Dans la troisième sorte de guerre que traite M. de Turenne, qui est celle de frontière à frontière en Flandre contre l’Espagne, et qui continua toujours, quoique la guerre civile eût cessé dans ie royaume, les armées étaient de part et d’autre de quinze, vingt et rarement trente mille hommes. Les troupes étaient assez bien payées. Il y avait dans les places des magasins suffisans d’artillerie et de vivres.

Il faut lire ces trois sortes de guerres que M. de Turenne a décrites, les comparer entre elles, et ensuite avec une quatrième, telle qu’ont été celles qui se sont faites de nos jours, où les armées ont été si nombreuses, pour connaître laquelle des quatre est la plus difficile à conduire, et demande le plus de science dans un général.

Je dirai premièrement que dans les deux sortes de guerres civiles dont parle M. de Turenne un général est toujours arrêté par le manquement de fonds et de magasins, souvent contraint malgré lui de prendre des situations, et d’occuper des endroits où il connaît qu’il n’est pas en sûreté, et ce, par la nécessité où il est de chercher à donner à vivre à son armée, et d’avoir de quoi la rétablir des pertes qu’elle fait journellement ; s’il ne le fait pas, elle devient à rien. De plus, les troupes se mutinent faute de paye ; la plus grande partie abandonne cette armée tout à coup, ou déserte en délail, comme l’on voit que cela arrive à M. de Turenne ; ainsi le général le plus sage et le plus capable ne peut se mettre à l’abri de ces accidens.

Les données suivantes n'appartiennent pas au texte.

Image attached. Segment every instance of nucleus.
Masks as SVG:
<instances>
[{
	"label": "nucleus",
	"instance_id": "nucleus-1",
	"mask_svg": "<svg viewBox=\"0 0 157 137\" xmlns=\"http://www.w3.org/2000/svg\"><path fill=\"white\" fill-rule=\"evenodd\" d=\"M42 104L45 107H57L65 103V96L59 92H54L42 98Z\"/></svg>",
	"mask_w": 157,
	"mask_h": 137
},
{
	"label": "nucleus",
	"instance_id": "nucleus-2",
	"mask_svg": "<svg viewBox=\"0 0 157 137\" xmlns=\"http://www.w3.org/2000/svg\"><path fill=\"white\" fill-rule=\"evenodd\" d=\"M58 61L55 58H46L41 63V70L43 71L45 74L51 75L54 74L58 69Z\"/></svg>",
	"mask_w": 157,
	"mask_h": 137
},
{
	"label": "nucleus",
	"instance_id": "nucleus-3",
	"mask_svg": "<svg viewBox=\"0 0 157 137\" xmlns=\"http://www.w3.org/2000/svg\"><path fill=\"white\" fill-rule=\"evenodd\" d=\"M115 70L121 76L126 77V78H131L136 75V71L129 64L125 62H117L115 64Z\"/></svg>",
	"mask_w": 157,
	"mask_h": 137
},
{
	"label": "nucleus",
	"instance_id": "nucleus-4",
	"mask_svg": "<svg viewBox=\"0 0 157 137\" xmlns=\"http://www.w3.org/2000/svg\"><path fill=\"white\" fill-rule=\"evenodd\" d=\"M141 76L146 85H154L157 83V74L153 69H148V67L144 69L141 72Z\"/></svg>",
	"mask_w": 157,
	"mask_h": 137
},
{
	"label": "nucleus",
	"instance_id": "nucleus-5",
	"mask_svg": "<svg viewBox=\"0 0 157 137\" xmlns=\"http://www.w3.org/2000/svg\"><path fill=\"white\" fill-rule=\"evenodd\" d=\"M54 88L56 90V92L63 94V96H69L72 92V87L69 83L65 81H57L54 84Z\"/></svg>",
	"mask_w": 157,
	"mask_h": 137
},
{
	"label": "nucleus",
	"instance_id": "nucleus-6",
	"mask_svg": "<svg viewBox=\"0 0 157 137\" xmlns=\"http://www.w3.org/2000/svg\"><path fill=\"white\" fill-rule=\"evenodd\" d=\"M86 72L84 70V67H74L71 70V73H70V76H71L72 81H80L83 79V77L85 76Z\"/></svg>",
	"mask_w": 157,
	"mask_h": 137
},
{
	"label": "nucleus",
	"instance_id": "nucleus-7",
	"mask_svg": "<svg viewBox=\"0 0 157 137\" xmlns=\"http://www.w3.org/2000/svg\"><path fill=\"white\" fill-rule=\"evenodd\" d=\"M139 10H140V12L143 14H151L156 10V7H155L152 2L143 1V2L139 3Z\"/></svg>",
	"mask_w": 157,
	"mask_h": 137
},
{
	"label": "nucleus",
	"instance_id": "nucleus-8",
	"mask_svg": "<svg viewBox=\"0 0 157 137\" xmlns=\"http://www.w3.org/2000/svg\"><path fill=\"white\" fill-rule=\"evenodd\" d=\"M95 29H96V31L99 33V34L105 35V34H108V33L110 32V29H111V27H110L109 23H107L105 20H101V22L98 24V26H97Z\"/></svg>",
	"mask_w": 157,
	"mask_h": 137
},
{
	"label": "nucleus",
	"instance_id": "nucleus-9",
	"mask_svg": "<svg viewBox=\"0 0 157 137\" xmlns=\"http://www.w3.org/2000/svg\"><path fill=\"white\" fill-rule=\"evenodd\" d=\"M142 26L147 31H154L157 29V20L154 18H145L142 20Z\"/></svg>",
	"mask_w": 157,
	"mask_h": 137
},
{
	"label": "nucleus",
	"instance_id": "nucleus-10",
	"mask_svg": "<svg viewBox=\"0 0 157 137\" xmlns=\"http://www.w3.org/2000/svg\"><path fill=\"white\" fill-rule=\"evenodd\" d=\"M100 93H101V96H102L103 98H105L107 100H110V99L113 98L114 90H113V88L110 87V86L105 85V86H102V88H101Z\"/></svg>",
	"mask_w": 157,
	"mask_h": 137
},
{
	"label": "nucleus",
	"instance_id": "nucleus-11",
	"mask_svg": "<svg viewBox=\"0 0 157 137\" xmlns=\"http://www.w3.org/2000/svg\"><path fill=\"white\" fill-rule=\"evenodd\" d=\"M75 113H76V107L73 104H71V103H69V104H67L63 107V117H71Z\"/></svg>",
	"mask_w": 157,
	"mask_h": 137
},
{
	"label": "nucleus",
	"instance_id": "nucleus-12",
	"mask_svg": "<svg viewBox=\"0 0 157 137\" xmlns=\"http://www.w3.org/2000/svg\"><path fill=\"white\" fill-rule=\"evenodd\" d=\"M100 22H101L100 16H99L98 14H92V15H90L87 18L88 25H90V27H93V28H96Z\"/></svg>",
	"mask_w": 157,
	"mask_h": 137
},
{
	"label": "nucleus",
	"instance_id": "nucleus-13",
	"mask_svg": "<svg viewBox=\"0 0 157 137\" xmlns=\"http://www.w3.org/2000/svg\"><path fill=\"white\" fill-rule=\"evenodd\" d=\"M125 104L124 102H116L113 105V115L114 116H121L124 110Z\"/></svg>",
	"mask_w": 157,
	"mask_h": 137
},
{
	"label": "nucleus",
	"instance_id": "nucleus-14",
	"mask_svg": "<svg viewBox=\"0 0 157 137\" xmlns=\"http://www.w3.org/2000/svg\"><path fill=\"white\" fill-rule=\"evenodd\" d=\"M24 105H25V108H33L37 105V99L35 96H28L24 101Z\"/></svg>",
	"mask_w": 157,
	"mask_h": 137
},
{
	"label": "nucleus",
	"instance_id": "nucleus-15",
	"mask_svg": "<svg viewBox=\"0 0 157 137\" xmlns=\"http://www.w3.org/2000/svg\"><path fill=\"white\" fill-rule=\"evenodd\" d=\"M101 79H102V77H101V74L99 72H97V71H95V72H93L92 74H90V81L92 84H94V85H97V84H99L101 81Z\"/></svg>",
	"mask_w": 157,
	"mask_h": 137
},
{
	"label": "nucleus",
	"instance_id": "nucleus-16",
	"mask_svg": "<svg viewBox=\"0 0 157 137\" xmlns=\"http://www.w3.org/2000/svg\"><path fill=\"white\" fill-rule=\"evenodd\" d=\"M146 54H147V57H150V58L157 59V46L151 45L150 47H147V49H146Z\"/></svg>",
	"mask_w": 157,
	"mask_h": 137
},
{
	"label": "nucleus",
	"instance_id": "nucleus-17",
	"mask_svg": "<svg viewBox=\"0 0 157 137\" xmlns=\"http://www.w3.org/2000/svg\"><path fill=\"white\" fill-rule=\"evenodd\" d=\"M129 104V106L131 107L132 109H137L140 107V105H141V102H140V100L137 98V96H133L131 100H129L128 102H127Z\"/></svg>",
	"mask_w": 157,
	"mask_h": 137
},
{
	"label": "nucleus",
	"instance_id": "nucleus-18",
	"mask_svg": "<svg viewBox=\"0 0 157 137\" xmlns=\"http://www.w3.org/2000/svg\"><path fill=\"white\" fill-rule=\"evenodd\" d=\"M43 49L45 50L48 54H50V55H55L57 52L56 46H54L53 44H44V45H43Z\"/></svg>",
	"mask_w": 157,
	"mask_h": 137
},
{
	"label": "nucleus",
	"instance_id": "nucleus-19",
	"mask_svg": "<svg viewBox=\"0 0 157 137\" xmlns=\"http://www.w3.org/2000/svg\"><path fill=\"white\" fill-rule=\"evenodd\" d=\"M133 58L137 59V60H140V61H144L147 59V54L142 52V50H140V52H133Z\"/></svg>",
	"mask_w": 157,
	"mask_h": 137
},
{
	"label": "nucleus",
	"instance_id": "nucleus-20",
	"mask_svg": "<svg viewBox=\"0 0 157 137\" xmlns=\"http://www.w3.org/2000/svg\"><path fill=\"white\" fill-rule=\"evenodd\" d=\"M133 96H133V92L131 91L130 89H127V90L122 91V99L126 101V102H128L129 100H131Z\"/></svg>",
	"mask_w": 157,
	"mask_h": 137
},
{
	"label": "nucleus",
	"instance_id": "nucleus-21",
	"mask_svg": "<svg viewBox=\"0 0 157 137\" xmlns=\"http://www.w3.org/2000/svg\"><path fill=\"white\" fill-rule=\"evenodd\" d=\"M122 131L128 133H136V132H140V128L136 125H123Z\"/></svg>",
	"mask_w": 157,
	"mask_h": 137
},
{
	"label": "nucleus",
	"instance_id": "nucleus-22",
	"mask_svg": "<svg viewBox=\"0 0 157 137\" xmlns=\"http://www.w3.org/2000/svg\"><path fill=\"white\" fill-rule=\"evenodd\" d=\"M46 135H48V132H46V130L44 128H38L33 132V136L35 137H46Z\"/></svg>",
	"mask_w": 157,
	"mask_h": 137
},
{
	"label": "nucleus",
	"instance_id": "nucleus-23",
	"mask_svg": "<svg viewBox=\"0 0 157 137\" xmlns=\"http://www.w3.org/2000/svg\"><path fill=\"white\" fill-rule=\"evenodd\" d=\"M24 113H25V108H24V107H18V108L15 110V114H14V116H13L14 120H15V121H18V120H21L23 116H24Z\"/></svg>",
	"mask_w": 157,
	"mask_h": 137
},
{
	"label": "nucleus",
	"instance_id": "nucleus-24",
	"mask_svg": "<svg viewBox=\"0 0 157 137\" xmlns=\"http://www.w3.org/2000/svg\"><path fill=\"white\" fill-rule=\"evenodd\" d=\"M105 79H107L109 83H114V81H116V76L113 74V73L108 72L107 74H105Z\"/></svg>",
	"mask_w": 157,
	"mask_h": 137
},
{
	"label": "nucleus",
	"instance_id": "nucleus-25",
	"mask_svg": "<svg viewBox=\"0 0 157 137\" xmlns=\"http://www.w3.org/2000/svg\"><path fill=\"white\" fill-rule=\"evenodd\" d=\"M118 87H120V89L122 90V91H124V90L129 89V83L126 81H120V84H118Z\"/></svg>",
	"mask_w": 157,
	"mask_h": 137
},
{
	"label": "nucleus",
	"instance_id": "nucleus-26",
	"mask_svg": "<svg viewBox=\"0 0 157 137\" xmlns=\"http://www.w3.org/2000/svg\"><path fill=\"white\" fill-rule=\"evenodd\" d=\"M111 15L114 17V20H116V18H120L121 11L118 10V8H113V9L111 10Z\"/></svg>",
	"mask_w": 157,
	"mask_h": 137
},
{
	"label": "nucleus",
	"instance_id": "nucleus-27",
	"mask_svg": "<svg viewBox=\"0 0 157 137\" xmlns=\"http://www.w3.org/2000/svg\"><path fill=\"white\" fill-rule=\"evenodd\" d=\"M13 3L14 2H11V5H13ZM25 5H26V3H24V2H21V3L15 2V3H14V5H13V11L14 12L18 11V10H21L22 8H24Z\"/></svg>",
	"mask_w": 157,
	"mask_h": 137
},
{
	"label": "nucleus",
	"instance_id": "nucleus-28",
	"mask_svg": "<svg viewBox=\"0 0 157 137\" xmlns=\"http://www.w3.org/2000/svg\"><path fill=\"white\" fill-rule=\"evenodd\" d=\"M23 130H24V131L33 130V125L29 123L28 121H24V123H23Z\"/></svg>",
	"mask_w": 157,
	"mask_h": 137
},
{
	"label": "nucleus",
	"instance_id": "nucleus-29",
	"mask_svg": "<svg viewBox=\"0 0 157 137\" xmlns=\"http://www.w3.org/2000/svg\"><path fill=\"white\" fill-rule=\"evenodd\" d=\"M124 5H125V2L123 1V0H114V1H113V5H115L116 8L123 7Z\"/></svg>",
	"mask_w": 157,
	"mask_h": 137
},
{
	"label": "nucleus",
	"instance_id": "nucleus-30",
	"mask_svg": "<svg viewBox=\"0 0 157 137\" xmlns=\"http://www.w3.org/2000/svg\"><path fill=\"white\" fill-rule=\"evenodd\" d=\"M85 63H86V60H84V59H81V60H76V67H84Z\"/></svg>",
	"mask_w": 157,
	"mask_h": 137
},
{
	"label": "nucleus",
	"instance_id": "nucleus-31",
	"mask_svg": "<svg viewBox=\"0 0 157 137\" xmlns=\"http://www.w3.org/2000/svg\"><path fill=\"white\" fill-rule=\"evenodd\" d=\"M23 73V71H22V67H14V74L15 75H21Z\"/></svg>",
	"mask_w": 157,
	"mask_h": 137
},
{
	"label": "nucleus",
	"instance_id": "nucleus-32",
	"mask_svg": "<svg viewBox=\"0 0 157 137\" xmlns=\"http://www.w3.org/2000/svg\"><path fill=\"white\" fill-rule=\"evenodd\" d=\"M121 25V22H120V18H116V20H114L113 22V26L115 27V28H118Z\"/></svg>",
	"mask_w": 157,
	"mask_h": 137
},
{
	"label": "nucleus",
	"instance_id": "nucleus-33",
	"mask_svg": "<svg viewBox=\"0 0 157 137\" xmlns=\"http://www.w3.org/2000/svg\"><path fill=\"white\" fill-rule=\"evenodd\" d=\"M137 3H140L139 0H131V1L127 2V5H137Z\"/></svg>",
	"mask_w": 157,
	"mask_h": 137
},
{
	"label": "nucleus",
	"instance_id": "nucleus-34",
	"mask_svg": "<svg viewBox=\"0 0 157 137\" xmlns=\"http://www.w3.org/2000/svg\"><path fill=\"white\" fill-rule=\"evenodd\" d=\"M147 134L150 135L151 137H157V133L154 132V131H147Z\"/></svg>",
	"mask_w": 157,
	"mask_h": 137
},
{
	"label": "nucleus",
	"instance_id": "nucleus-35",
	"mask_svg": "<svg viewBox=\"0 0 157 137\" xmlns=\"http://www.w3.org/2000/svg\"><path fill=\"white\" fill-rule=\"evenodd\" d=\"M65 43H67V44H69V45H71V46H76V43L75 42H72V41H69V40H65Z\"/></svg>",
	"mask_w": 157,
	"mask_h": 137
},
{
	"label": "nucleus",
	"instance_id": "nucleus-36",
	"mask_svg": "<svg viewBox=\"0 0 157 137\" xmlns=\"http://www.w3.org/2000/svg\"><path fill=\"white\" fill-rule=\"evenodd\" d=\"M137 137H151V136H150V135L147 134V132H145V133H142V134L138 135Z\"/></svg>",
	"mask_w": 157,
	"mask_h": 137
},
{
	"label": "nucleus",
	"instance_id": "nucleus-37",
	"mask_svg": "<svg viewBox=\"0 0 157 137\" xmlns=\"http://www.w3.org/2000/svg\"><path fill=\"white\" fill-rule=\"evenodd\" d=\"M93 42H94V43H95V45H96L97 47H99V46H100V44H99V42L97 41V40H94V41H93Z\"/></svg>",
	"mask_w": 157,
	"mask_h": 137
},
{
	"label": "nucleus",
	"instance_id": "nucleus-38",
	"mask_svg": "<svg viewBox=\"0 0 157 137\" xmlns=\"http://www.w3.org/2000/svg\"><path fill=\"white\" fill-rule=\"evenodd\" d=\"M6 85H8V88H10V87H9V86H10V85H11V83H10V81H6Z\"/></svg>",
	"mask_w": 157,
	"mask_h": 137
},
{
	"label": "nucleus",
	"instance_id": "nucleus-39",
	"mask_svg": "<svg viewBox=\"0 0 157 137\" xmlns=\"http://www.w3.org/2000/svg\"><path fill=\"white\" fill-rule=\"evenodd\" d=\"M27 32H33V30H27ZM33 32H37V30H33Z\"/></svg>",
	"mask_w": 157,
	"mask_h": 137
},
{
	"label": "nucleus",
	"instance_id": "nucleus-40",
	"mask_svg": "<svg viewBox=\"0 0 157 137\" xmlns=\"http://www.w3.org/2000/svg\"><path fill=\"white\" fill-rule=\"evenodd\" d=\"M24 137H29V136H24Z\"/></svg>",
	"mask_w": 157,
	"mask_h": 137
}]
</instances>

Au contraire, dans une guerre de frontière avec des armées depuis quinze jusqu’à trente mille hommes, un général qui a ses fonds réglés, ses magasins dans les places, n’est pas exposé à tous ces accidens. Il peut donner carrière à ses talens et à son savoir pour prendre sur son ennemi tous les avantages qui lui paraissent possibles, et pour tout entreprendre sans crainte d’être arrêté par le défaut des choses nécessaires à l’exécution. Ainsi, de ces trois sortes de guerres, la dernière est à préférer pour un général, elle l’est encore à la quatrième, qui est celle de frontière à frontière telles qu’elles se sont faites de nos jours avec des armées de quatre-vingt mille hommes, contre d’autres qui seraient d’égales forces. et qui auraient aussi leurs fonds et leurs magasins d’artillerie suffsamment fournis. Chacune des trois premières guerres a même sur cette dernière un grand avantage.